● YOUR ASSIGNMENT: Return exactly the lines of the records below, starting at the line that contains "order: Artiodactyla" and ending at the line that contains "common name: red deer", with both of those lines kept.

● PROVIDED MATERIAL:
»»
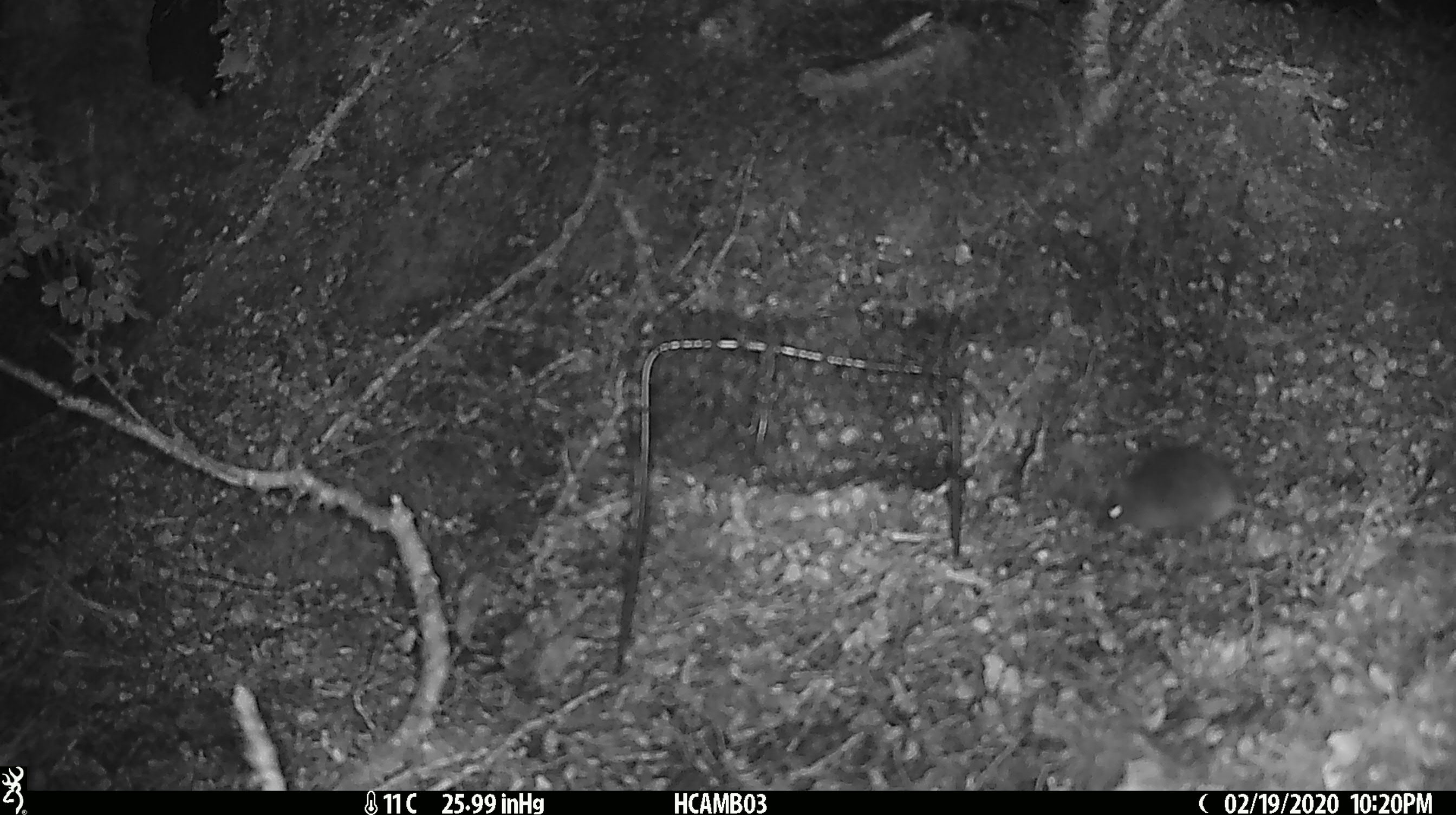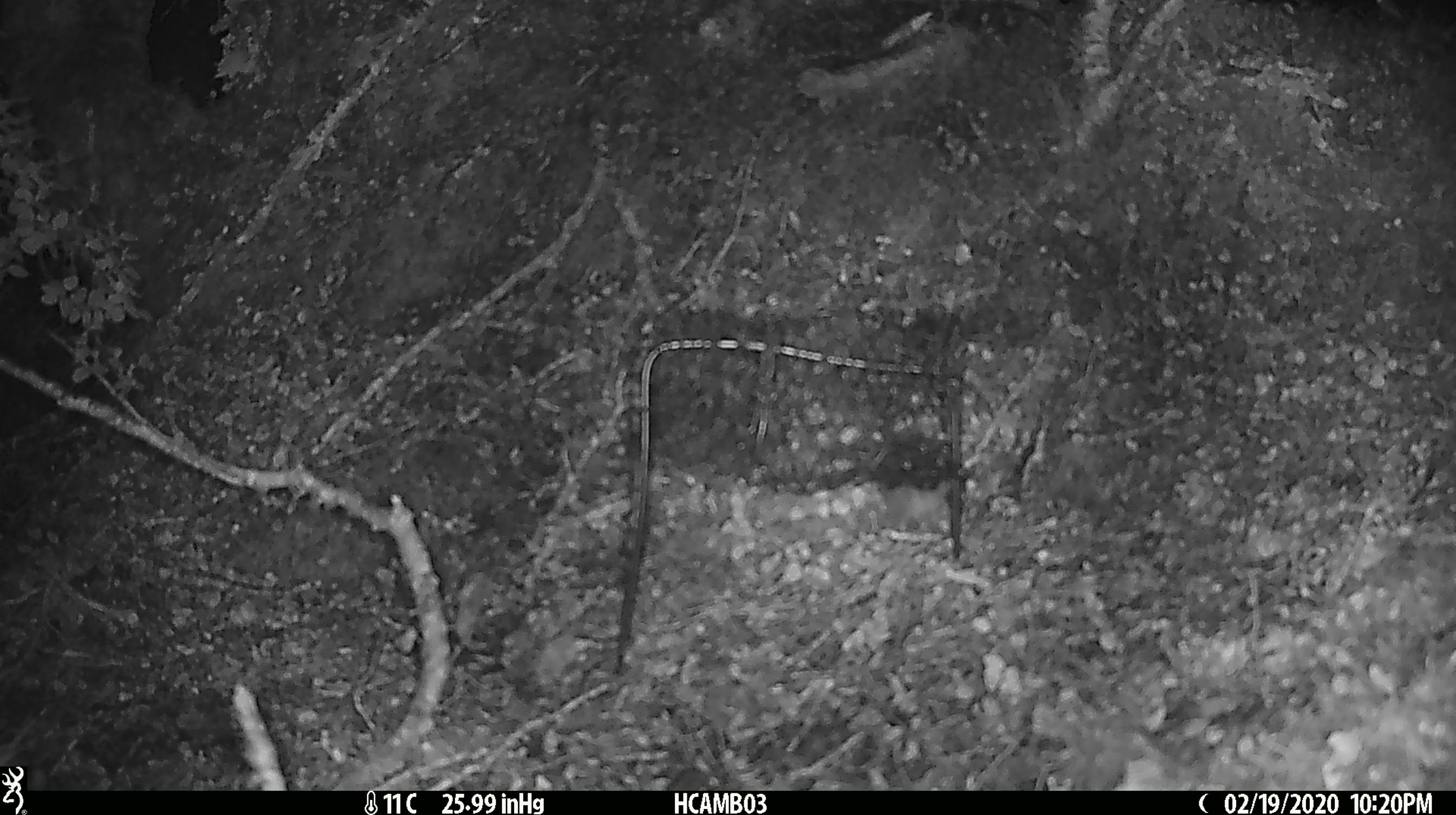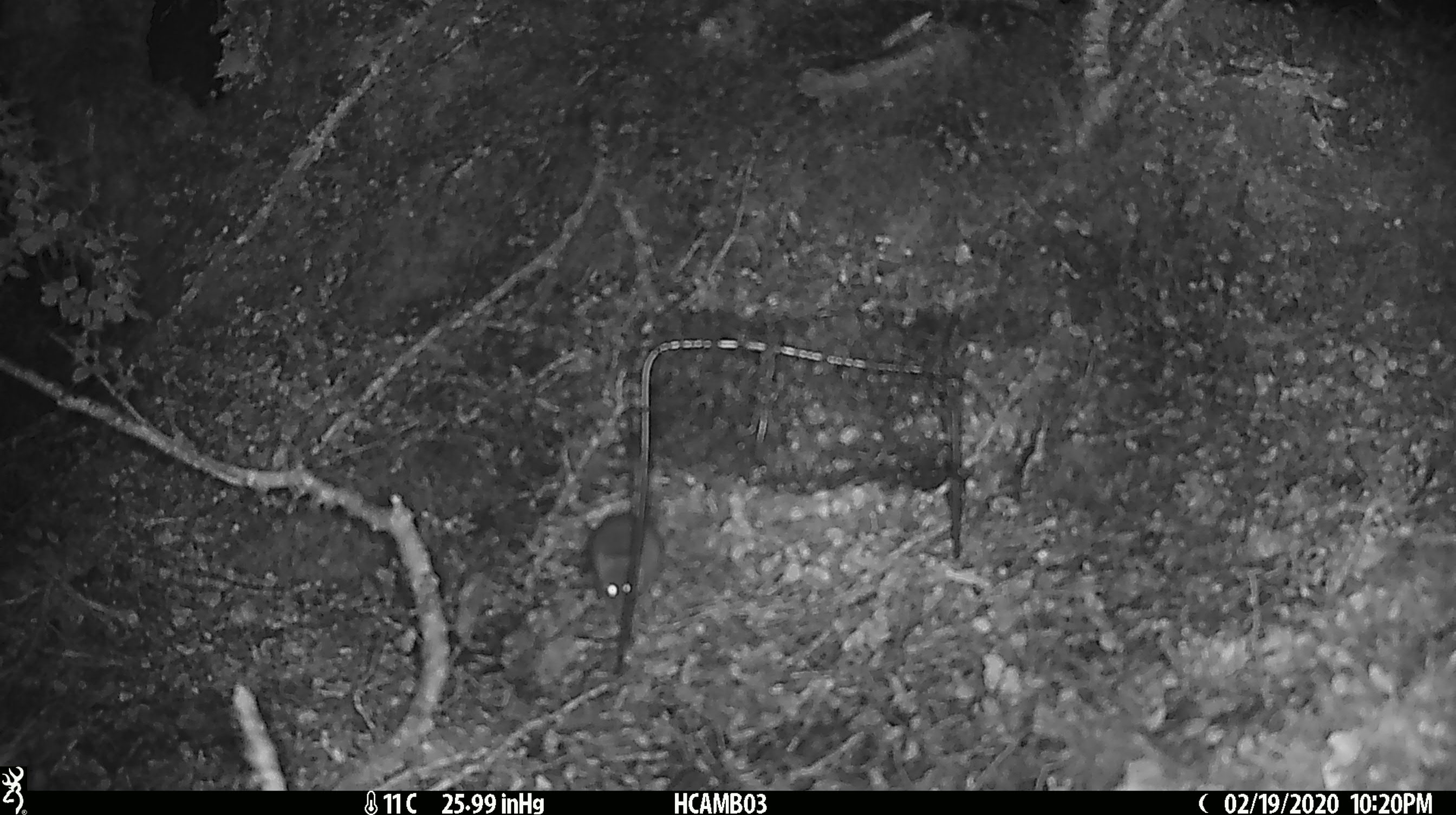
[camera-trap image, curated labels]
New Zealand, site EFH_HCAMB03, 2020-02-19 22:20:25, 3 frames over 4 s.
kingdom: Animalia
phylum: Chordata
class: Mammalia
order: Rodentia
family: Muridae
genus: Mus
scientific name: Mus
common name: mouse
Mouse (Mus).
««
»»
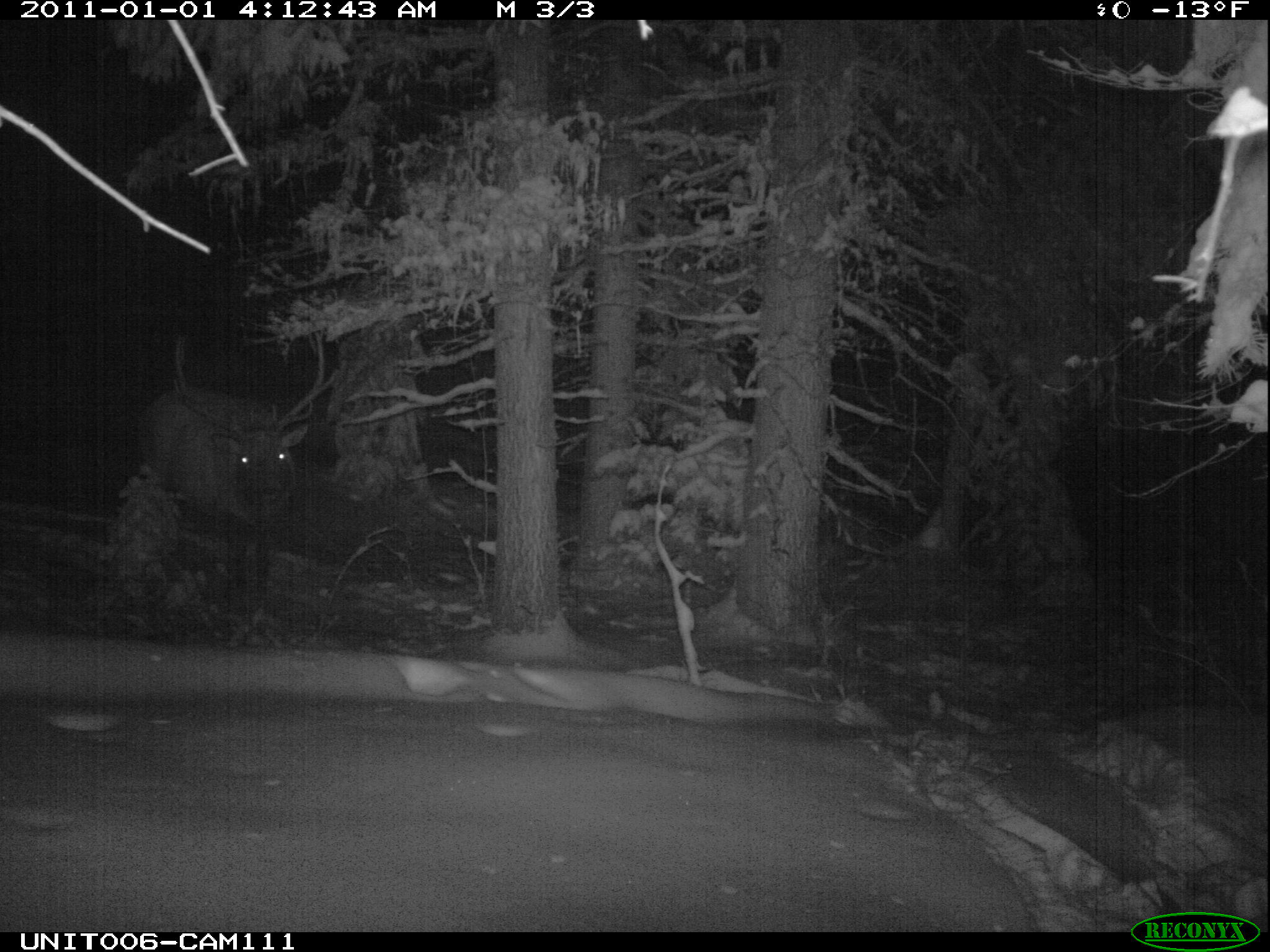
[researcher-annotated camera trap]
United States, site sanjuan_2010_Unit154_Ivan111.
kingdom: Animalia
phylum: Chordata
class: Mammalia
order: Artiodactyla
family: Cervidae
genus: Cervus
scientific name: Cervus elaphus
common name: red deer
««
● ANSWER SPACE:
order: Artiodactyla
family: Cervidae
genus: Cervus
scientific name: Cervus elaphus
common name: red deer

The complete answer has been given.